COUNSEL: Alfred Schorr, for the Plaintiff Jeffrey E. Goodman and Allison E. MacIsaac, for the Defendants Courtney Raphael, for the Defendants
HEARD: September 15, 2015
SUPPLEMENTARY ENDORSEMENT
[1] In my ruling of December 22, 2015 I granted the motion of the moving parties to dismiss the claims advanced by Dr. Mazza in one of the two proceedings pending between the parties and to consolidate the remainder into a single action. My ruling requested the parties to work together to come up with a consolidation order on consent or to make submissions to me on any issues arising and directed them to provide me with their submissions on costs. This has now been done and I am now ruling on those two matters. I shall continue to use the same defined terms as in my ruling of December 22, 2015.

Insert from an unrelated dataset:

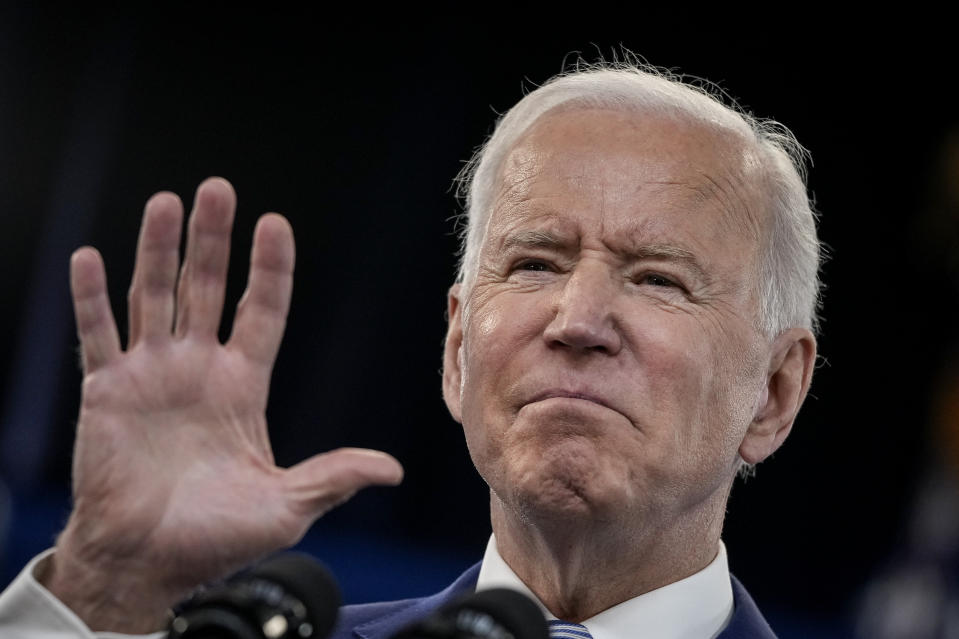 US president Joe Biden delivers remarks on the COVID-19 response and the state of vaccinations in the South Court Auditorium at the White House complex on 29 March in Washington, DC. Photo: Drew Angerer/Getty Images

[2] On the matter of the consolidation order, the parties have agreed on the form of order with one minor issue. The plaintiff in the Peel Action has proposed an Amended Consolidated Statement of Claim. This will be the surviving claim following my ruling of December 22, 2015. Dr. Mazza has taken no issue with the form of this draft pleading. The only issue he takes with the draft orders is the provision in paragraph 3 of each of the orders that Court approval be required of his Consolidated Statement of Defence (he also takes issue with the form of the orders in that they lack both the date and judge’s name – I assume that will be fixed when the order is taken out).
[3] I agree with Dr. Mazza. Should the Consolidated Statement of Defence when filed plead matters that are res judicata by reason of my ruling, that can be dealt with easily enough and the risk of costs consequences ought to dissuade any frivolous attempts to push the envelope in that direction. I see no reason for “pre-clearance” of the Consolidated Statement of Defence.
[4] I approve the draft form of consolidation orders subject to the deletion from paragraph 3 thereof of the words “to be approved by the court having regard to the reasons for decision of Justice Dunphy dated December 22, 2015”. The orders can be taken out and issued with today’s date. I trust I can rely on counsel to approve the drafts as to form and content so as to avoid the necessity of my appending the drafts to this endorsement.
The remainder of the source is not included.